学びを忘れた日本人
今から10年程前、「分数ができない大学生」(岡部恒治・戸瀬信之・西村和雄編 東洋経済新報社 平成11年6月)という本が出版されて、学力低下が大学生にまで及んでいる現状が話題になりました。
その原因は多様ですが、分数は小学生で習い始めることを考えると公教育の質の低下が関係していることは明白です。
その公教育で、子どもへの「教え」を「支援」へとすり替え、ミスリードしてきたのが日教組の「ゆとり教育」です。

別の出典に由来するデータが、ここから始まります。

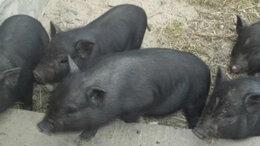 Сельскохозяйственные животные - Поросята, 0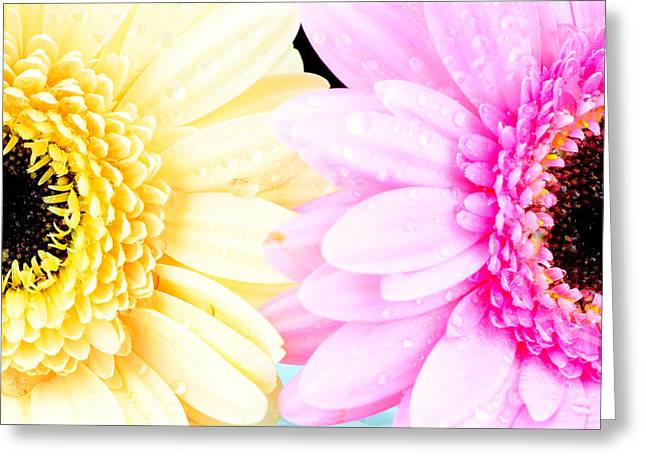 Single Mixed Media Greeting Cards - Yellow and pink daisy  Greeting Card by Toppart Sweden
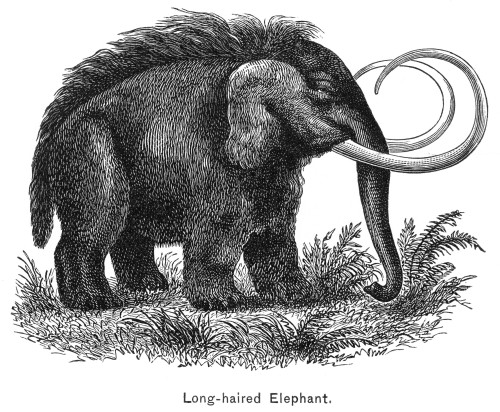 Long-Haired Elephant. /Nthe Long-Haired Elephant. Wood Engraving, Late 19Th Century. Poster Print by Granger Collection - Item # VARGRC0006512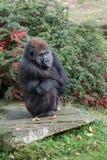 Gorille d'Angy à l'apenheul images libres de droits
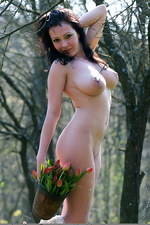 Dasha - Tulips 11
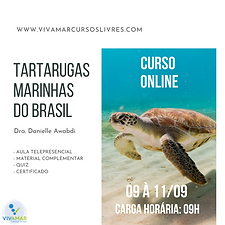 TARTARUGAS MARINHAS.png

「教育の主体は子どもであり、その学びの主体である子どもを教えるのではなく、支援する」のが教育であるという思想です。
ですから、基礎基本の徹底の為の繰り返し教育を「教え込み、詰め込み主義」「偏差値偏向教育」と非難してきました。
そして、「子ども自身が自ら学ぶ」ことに過度な重点が置かれ、教科指導の内容軽減(例 円周率を3とする など)を進めて、大人による「技能や価値観の押しつけ」が極端に避けられてきたのです。
教育の主体が子どもであることに異存はありませんが、しかし、そこには決定的に日本人にとっての「学び」とは何か?、本当の「学び」は何か?という視点が欠落しています。

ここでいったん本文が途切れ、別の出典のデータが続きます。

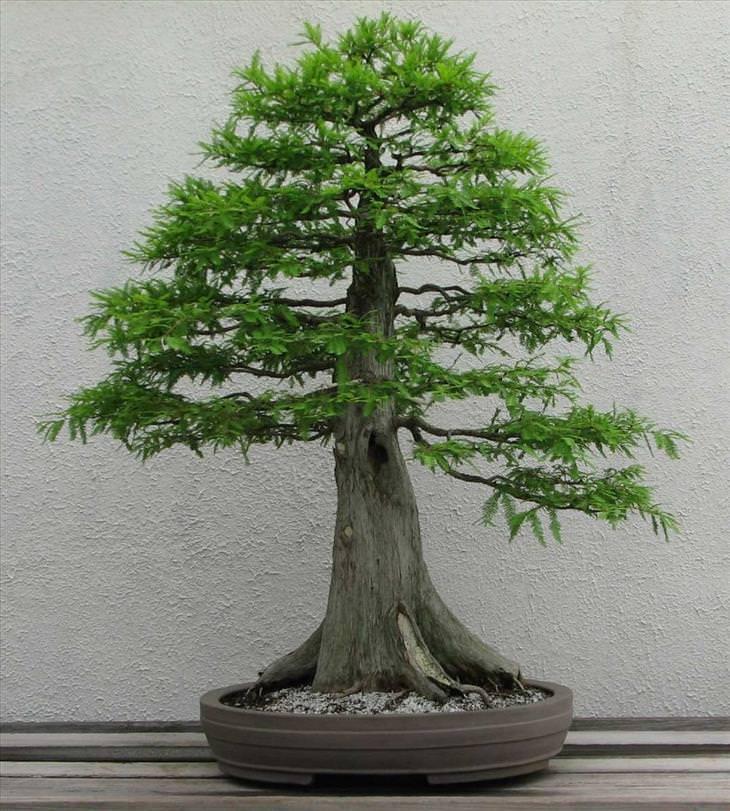 Mature bonzai trees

そのような風潮の中で、日本人は「学び」を忘れてしまったと言えるでしょう。
「学びの忘却」こそが、学力低下の主因なのです。
伝統に息づく日本人の「学び」
かつての日本文化は、悠久の歴史のなか紡いできた「学び」の姿を明確に持っていました。
「守・破・離」という言葉があります。
これは、茶道の大成者「千利休」が茶道の心得を説いた言葉です。(提唱者については諸説あるようです)
「守」とは、基礎基本の法を徹底的に型として身につけることです。頭ではなく、身体がその動きを完全に覚えるまで、徹底して法を繰り返して身につけるのです。
「破」とは、繰り返すことで自然とできるようになった師匠から受け継いだ技を磨き、それに工夫改善を加えることです。ときには、他流の教えを学んだりもします。
そして、「離」とは、師匠の型を離れ、独自の世界観を新たにつくりだすまで、技や心を昇華させることです。
ここへ至って始めて、「学び」は完結し、文化の伝承から、新たな文化の創造へと大きく発展するのです。
この「守破離」の考え方は、武道の多くにもつながっています。
捉え方は少し違っても、現代につながる剣道連盟居合道などでも重要視されている「教え」です。
これは、まさしく日本人の「学び」の基本形です。
基礎基本が身に着くまでは、徹底した繰り返しが重要で、身体が覚えるまで繰り返すことが、次の段階への大切なステップになるのです。
この基礎基本ができずに、自己流で学んだのでは、やがて行き詰まり、破や離の境地へ到達することはできませんし、大成することがないのです。
そのことを日本人は経験則として知っていましたし、その「教え」そのものを文化としてつないできたのです。
「支援」は教育のネグレクト
小学生や中学生は、まさにこの「守」の段階です。
基礎基本を徹底しなければならないときに、「教え」を避けて「支援」に堕してしまい、繰り返しや詰め込みを否定することは、むしろ子どもの可能性を狭めてしまい、子どもの将来の成長へ禍根を残すことになります。
「守」の段階は、自由が認められない人にとって辛い時期と見ることもできるでしょう。
しかし、この時期を経ないと本当の学問の「自由」は手に入れられないのです。
まさに、大学生になっても分数ができないという状態は、学問の「不自由」を強いているのであって、「教育のネグレクト(養育放棄状態)」と言わざるをえません。
極端に言えば、子どもへの虐待行為なのです。
基礎基本を徹底するべき「守」の段階では、その子どもの将来の成長のために、繰り返して詰め込んで、しっかりと「教え込む」ことが一番の課題です。
その段階で、「自ら学ぶ」ことを過度に求めて、「守」のない者に「破」を越えて「離」を求めるごとき教育は、この国の教育を根っこから腐らせることになりかねません。
今やっと、「ゆとり教育」の是正が始まろうとしています。
来年度からは小学校で、再来年度からは中学校で、「脱ゆとり教育」と言われている新学習指導要領が始まります。
私たち教師は、教育者として「学び」の姿を見つめなおす必要があるのです。